And the argument that Meltzer's not THE guy who does what he does is past old. So what if he mangles the English language? I've made this point here billions of pages ago, probably, but I don't consider Meltzer a journalist the way I'd consider a beat writer at the LA Times a journalist. Apples and oranges. Meltzer works in a very specific field and doesn't have a lot of competition, so he makes the rules, and his rule is "me no write English good."

 

But name anyone who is as sourced as Meltzer is - I imagine nearly everyone in the biz talks to him - and name anyone who can bring the historical perspective to what's going on that he can. He may not be able to write for shit, but he's absolutely spot-on every time he mentions why any company's screwing up and what they need to do about it.

 

There is this weird notion I've noticed where people feel they have to protect this irrelevant, niche profession from something. I am not sure why this weird circle of pro wrestling fans feel this way, but it's bordering on downright creepy right now. If it's not MMA or boxing, it's amateur wrestling, which makes this fear even more irrational given that pro wrestling has deep, deep roots in amateur wrestling going way back. I don't hear anybody going crazy for Meltzer and whoever that other guy was on the WO HOF podcast for insinuating Dick Hutton, Verne Gagne, etc. were actual wrestlers before entering pro wrestling. There is absolutely no reason to be this guarded about something that has not been relevant to casual viewers since 2000/2001, and is only slightly meaningful three days out of the calendar year at most. There is no financial incentive to protect this dumpster fire. Let it go.

 

Secondly, who the fuck reads an Observer from start to end? What kind of weird completist are you to do that? He writes about whatever interests him. If you don't like it, don't read it.

 

Quality of writing is not the argument here. It's this fetish that Dave Meltzer, being the most well known pro wrestling journalist, is like this parental figure that constantly jilts people (or subscribers) by discussing bodybuilding, roller derby, MMA, boxing, etc. Get over it. He is a weird motherfucker. But guess what? So are you for watching a bunch of future CTE suicide cases, drug overdose deaths, and people are going to be forced to live off autographs between indie dates because they can't walk at 43. Meltzer is not going anywhere so you don't have to fear losing him to anything. He has been covering pro wrestling FOR-FUCKING-EVER. If he was going to leave you (the redheaded stepchild rasslin fan), he would have left a long time ago. God knows, wrestling has gotten so bad that it's provided him ample opportunities to do so. However, he loves pro wrestling DESPITE its awfulness so you never need to question this.

### SUPPLIED INFORMATION:
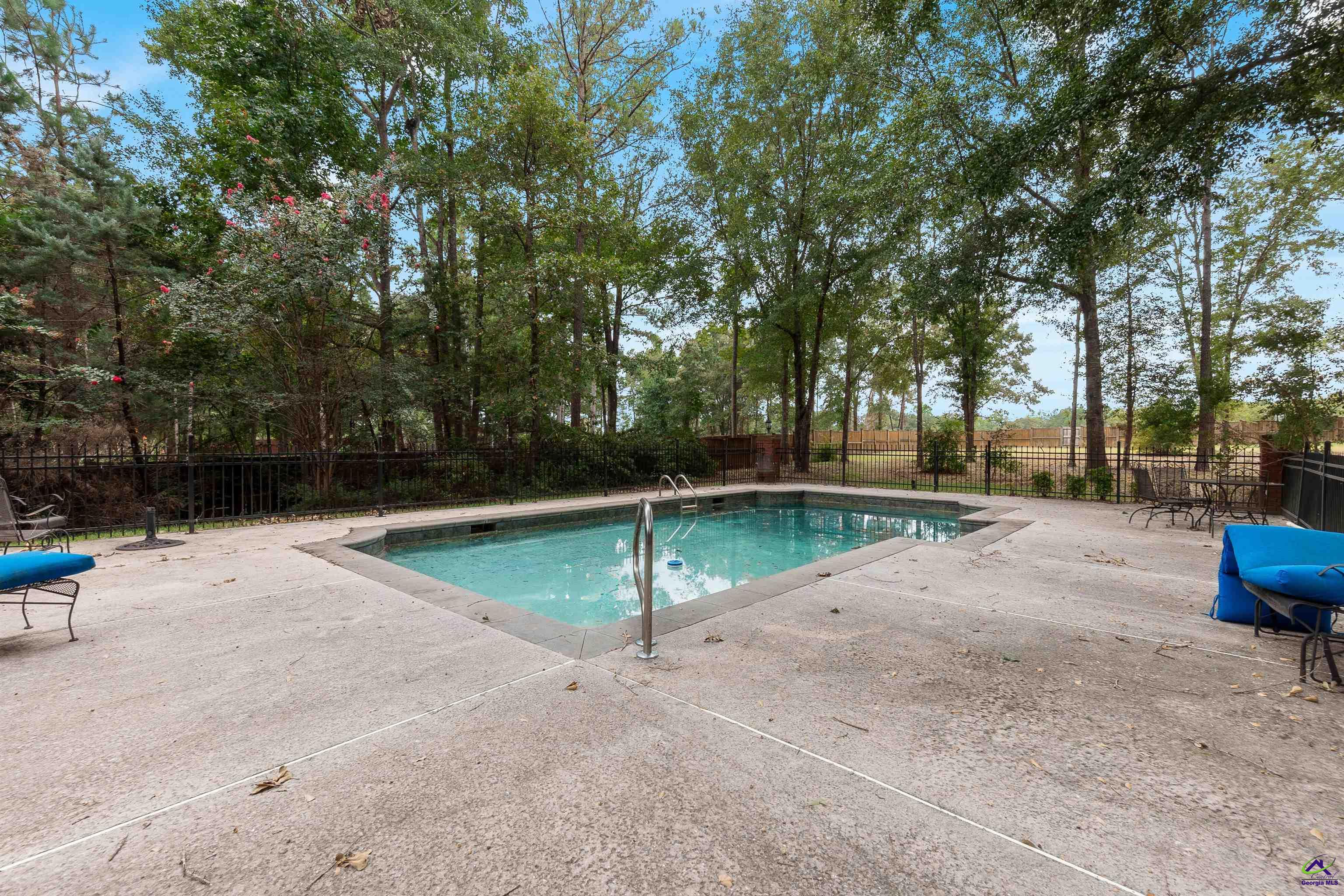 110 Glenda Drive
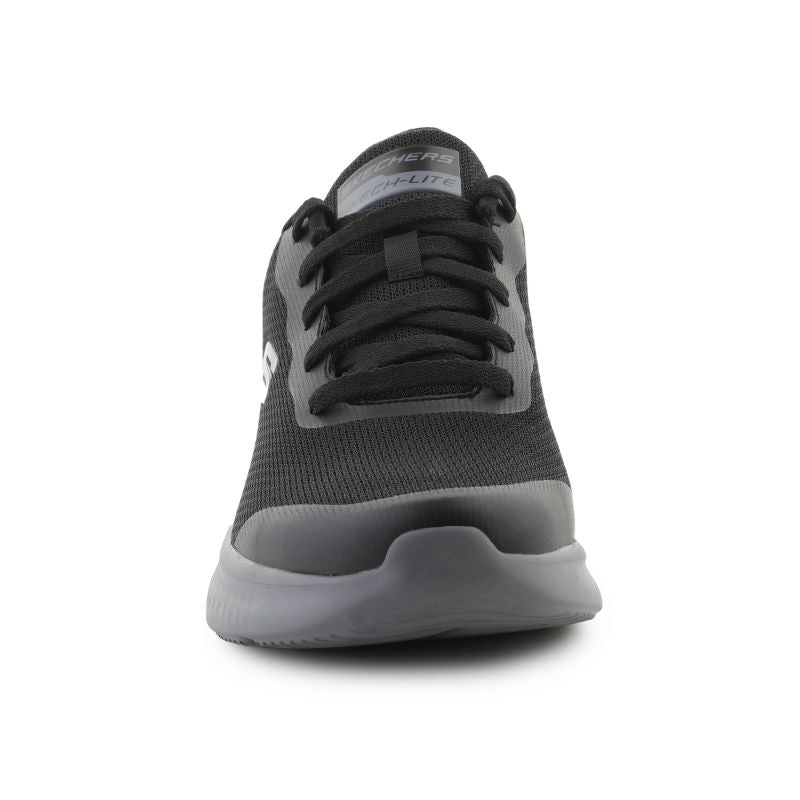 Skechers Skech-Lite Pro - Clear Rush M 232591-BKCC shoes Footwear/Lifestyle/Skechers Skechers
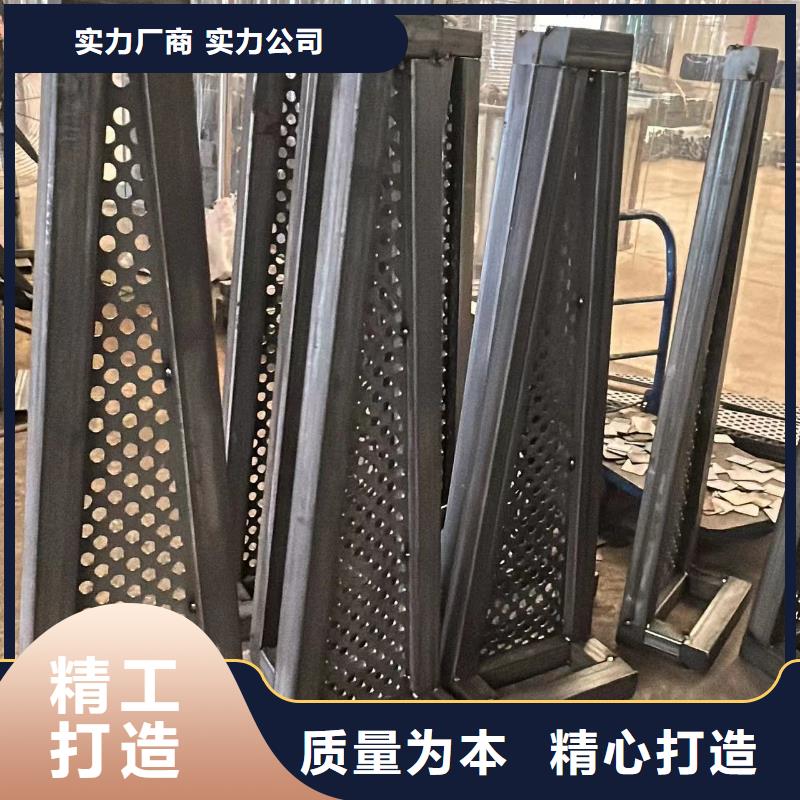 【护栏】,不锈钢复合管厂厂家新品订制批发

* * *

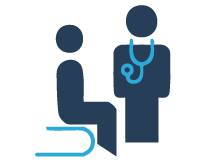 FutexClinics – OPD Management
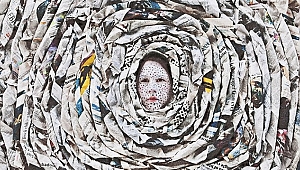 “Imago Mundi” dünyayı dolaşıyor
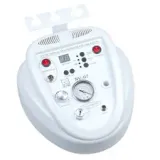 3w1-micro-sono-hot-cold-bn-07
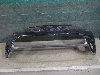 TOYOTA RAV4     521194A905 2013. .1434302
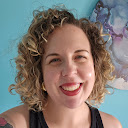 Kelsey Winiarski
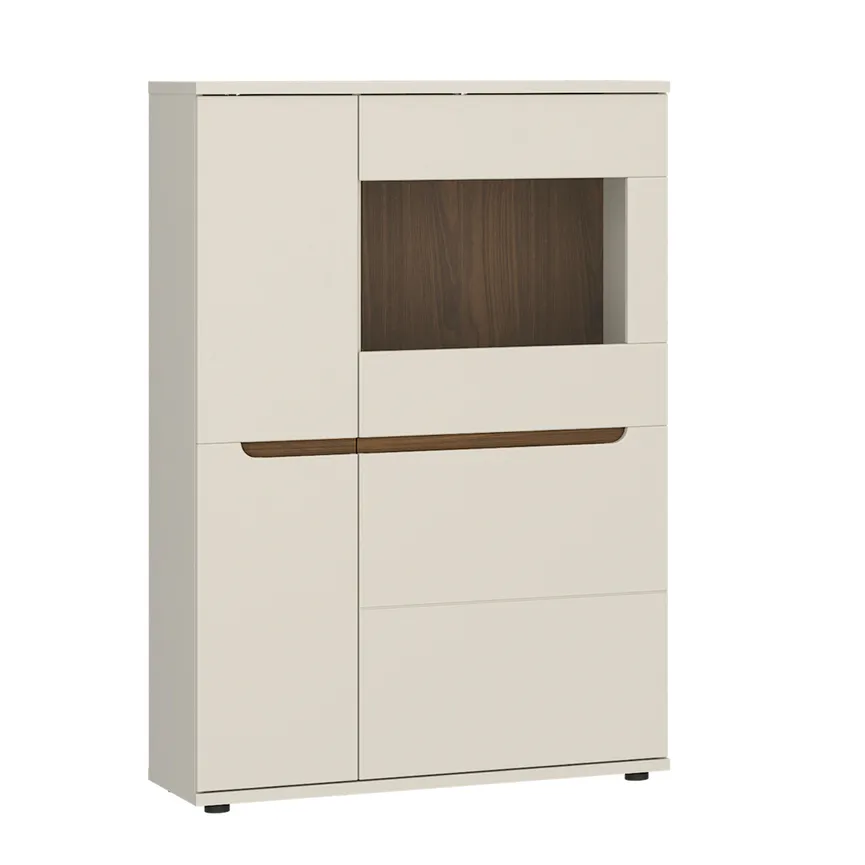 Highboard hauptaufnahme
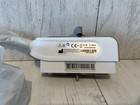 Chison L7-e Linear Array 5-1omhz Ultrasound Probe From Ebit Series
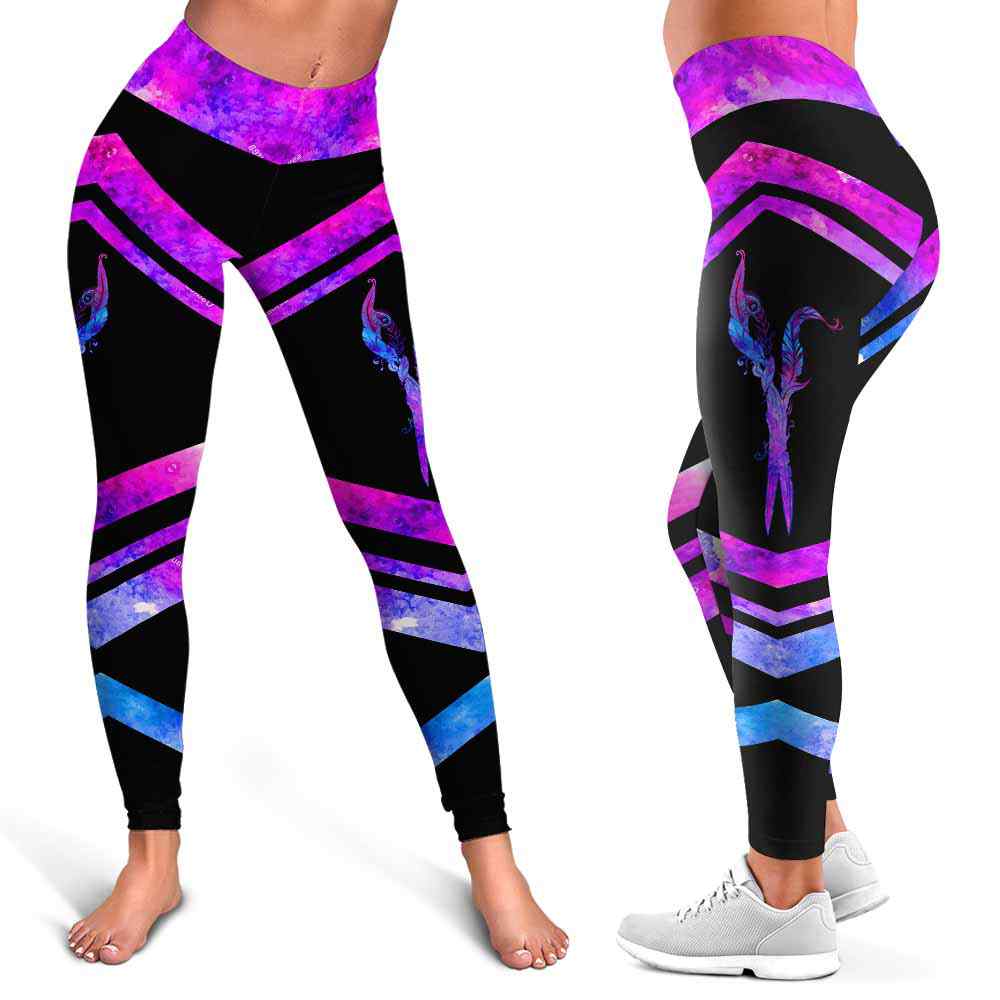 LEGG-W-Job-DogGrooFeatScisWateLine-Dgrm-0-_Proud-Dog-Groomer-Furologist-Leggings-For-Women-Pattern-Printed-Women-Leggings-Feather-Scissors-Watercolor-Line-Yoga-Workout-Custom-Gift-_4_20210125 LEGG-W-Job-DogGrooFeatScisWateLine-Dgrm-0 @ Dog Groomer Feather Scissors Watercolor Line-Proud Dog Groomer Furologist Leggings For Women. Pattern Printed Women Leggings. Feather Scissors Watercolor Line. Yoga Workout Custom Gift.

==

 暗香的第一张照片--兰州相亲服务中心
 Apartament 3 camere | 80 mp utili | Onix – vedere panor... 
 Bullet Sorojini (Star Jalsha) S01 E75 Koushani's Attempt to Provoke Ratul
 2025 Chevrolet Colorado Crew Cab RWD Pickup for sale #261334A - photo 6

### PROBLEM 1:
Please sum up the post about Dave Meltzer in two sentences.
### PROBLEM 2:
List every person the post about Dave Meltzer names.

### WRITTEN SOLUTION 1:
The post argues that Dave Meltzer, though a poor writer and not a journalist in the usual sense, has unmatched sources and historical perspective and is right about why wrestling companies fail and what they should do. It tells fans to stop guarding pro wrestling from his coverage of other subjects such as MMA and boxing, to skip what they don't like, and to accept that he loves wrestling too much to leave it.

### WRITTEN SOLUTION 2:
- Dave Meltzer
- Dick Hutton
- Verne Gagne